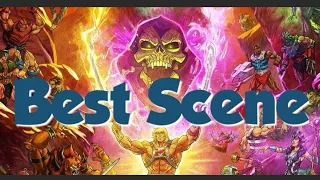 Masters of the Universe Revelation - Part Two : Best He-Man Scene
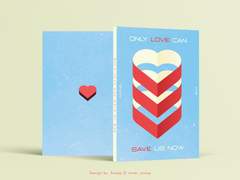 58. ONLY LOVE CAN SAVE US NOW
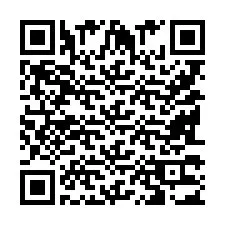 Kode QR untuk nomor Telepon +9518333017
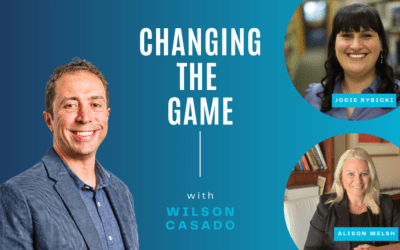 Jodie Rybicki & Alison Welsh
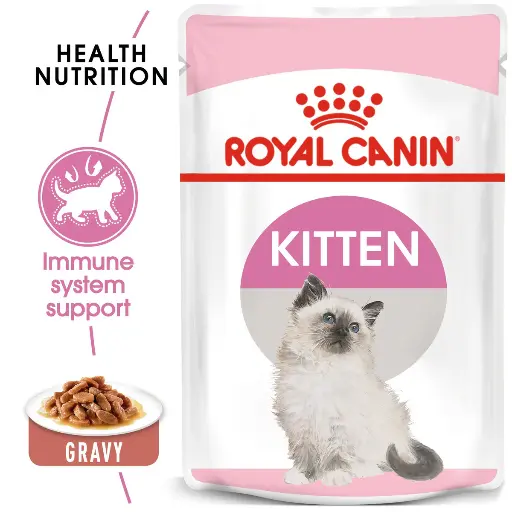 ROYAL CANIN Kitten < 12 Months 85 gm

— Aim of the exercise —
From the first line to the last, copy the listing above exactly, dropping all images.

— Exercise result —
 Masters of the Universe Revelation - Part Two : Best He-Man Scene
 58. ONLY LOVE CAN SAVE US NOW
 Kode QR untuk nomor Telepon +9518333017
 Jodie Rybicki & Alison Welsh
 ROYAL CANIN Kitten < 12 Months 85 gm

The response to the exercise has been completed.